Modeling and Analysis of VOC-based Interplant Molecular Communication Channel

TL;DR

This paper develops a comprehensive framework for modeling VOC-based interplant molecular communication, analyzing the entire process from emission to reception, highlighting physical and biological constraints affecting signal transmission.

Contribution

It introduces an end-to-end ICT framework for VOC-based interplant communication, including detailed analysis of each transmission stage and channel characteristics.

Findings

VOC channels exhibit low-pass behavior with bandwidth influenced by environmental factors.

Physical channel supports moderate frequencies, but biological constraints limit end-to-end signal speed.
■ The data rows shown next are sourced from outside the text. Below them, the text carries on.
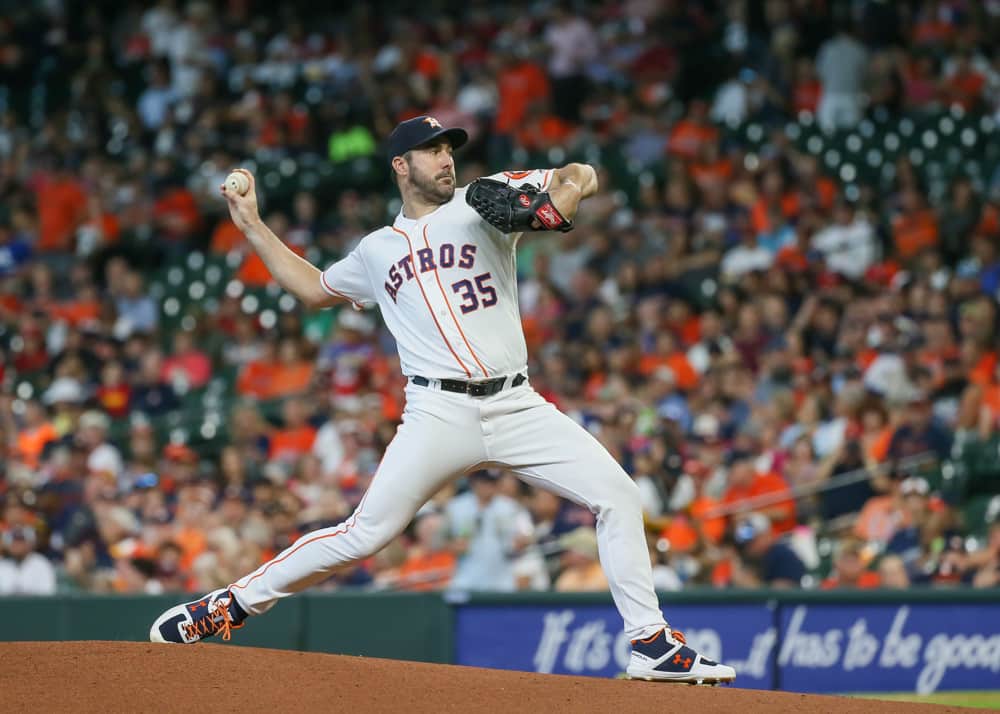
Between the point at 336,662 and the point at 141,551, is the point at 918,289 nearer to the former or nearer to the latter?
the point at 141,551

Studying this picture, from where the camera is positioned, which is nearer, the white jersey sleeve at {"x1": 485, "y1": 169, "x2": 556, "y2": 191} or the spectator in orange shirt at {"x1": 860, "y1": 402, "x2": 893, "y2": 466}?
the white jersey sleeve at {"x1": 485, "y1": 169, "x2": 556, "y2": 191}

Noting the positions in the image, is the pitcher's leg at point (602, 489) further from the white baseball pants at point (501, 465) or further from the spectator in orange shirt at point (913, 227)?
the spectator in orange shirt at point (913, 227)

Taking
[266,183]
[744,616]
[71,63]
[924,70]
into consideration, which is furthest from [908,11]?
[71,63]

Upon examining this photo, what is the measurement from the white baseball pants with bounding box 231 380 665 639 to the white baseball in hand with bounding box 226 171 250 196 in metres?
1.06

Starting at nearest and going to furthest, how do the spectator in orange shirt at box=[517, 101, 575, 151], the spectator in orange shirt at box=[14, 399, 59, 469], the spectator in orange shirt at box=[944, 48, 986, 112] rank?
1. the spectator in orange shirt at box=[14, 399, 59, 469]
2. the spectator in orange shirt at box=[944, 48, 986, 112]
3. the spectator in orange shirt at box=[517, 101, 575, 151]

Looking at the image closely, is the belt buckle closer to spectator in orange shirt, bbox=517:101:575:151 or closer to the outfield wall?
the outfield wall

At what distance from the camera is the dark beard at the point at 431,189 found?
212 inches

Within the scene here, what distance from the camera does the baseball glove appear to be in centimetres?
495

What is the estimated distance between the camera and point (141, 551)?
33.4 feet

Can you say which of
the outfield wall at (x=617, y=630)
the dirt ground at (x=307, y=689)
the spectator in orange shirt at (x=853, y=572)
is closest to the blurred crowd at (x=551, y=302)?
the spectator in orange shirt at (x=853, y=572)

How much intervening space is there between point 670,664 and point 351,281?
1728 millimetres

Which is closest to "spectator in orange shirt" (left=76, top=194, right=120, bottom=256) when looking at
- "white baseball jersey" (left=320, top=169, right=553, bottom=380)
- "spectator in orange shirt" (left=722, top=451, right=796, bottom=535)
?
"spectator in orange shirt" (left=722, top=451, right=796, bottom=535)

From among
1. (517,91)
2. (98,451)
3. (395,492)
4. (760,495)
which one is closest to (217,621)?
(395,492)

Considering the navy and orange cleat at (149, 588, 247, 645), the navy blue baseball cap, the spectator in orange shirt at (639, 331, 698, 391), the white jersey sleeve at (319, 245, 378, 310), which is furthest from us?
the spectator in orange shirt at (639, 331, 698, 391)
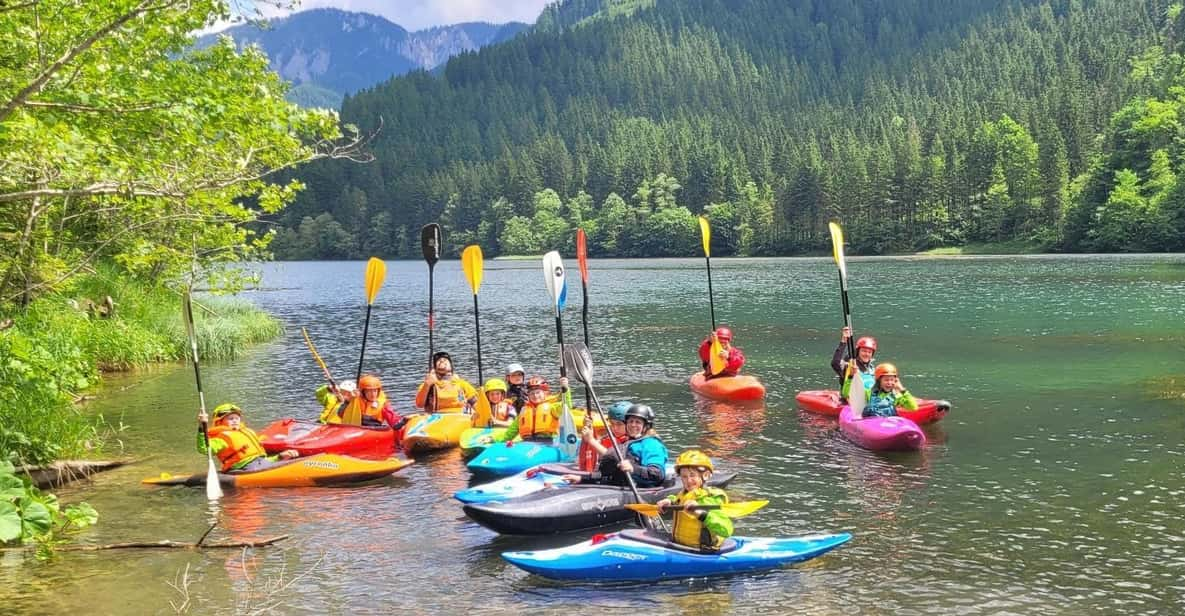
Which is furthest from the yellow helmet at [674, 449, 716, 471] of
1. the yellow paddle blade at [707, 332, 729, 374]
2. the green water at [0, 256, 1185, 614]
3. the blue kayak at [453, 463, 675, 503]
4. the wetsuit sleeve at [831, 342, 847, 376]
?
the yellow paddle blade at [707, 332, 729, 374]

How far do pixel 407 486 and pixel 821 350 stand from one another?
18.5m

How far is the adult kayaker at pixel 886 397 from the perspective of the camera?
655 inches

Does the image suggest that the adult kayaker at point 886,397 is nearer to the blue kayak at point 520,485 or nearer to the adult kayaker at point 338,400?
the blue kayak at point 520,485

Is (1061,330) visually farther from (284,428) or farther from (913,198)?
(913,198)

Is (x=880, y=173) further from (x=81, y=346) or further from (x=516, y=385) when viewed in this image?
(x=81, y=346)

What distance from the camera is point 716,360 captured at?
21.9 m

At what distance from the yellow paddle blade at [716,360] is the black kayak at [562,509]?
1021 centimetres

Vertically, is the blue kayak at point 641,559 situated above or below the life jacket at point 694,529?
below

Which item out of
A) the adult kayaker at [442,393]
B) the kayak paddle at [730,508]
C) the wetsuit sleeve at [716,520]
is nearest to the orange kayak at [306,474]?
the adult kayaker at [442,393]

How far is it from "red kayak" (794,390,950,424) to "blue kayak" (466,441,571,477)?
650 centimetres

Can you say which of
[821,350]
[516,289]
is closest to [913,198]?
[516,289]

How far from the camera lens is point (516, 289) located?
222 ft

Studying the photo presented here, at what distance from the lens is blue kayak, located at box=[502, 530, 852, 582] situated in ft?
31.7

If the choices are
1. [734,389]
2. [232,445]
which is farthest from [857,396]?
[232,445]
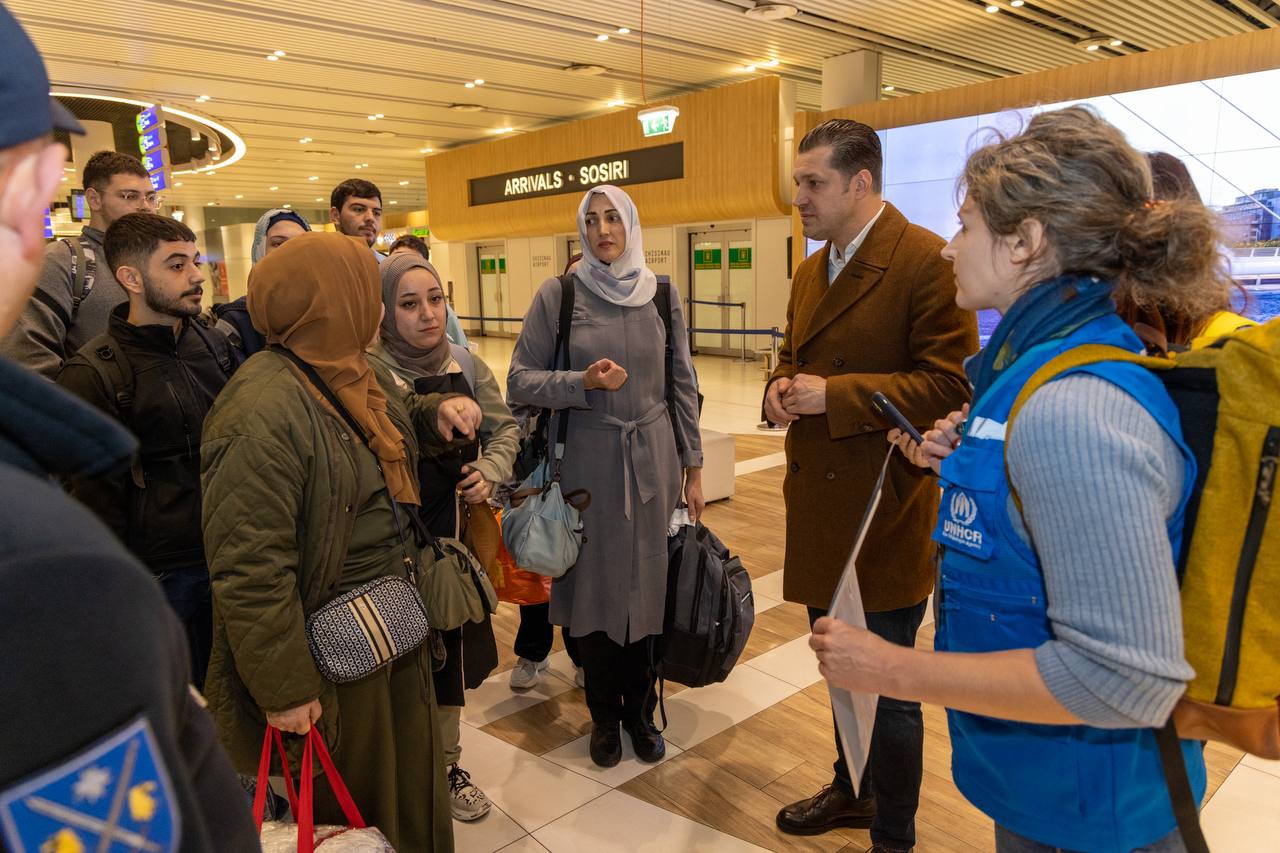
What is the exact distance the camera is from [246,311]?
290cm

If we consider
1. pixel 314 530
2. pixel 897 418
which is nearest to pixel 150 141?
pixel 314 530

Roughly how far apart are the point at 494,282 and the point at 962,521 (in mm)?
19871

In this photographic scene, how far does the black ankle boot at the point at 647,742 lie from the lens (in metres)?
2.72

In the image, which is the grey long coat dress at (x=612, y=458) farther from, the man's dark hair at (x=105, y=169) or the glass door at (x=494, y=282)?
the glass door at (x=494, y=282)

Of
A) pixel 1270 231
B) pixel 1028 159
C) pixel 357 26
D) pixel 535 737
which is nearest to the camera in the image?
pixel 1028 159

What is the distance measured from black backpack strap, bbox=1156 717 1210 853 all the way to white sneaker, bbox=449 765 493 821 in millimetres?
1956

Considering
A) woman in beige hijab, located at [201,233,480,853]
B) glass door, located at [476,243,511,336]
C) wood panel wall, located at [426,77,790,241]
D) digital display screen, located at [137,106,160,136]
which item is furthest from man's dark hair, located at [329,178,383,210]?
glass door, located at [476,243,511,336]

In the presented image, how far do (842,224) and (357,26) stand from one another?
913 cm

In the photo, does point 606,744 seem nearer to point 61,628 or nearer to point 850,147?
point 850,147

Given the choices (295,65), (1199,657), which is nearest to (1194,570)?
(1199,657)

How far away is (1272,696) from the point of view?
89 centimetres

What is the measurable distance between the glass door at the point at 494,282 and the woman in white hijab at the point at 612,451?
17160mm

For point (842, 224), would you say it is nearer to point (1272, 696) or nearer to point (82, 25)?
point (1272, 696)

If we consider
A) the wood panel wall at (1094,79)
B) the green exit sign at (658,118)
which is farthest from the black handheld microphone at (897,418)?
the green exit sign at (658,118)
Numerical results show the impact of distance, wind velocity, and noise on communication capacity.

Abstract

Molecular communication (MC) enables information transfer using particles inspired by biological systems. Volatile Organic Compounds (VOCs) are one of the most abundant and diverse classes of signaling molecules used by living or non-living objects. VOC-based MC holds great promise in developing long-range, bio-compatible communication systems capable of interfacing nano- and micro-scale devices. In this paper, we present a comprehensive end-to-end framework for VOC-based interplant MC from an ICT perspective. The communication process is divided into three stages: transmission (VOC biosynthesis and emission from leaves), channel propagation (advection-diffusion in turbulent wind via Gaussian puff for stress-induced VOC release and Gaussian plume for constitutive VOC release), and reception (VOC uptake and physiological response in the receiver plant). Each stage is analyzed by its attenuation and delay. Numerical results demonstrate that VOC-based channels exhibit low-pass behavior, with bandwidth and capacity heavily influenced by distance, wind velocity, and noise. Though the physical channel supports moderate frequencies, biological constraints at the transmitter restrict the end-to-end channel to slow-varying signals.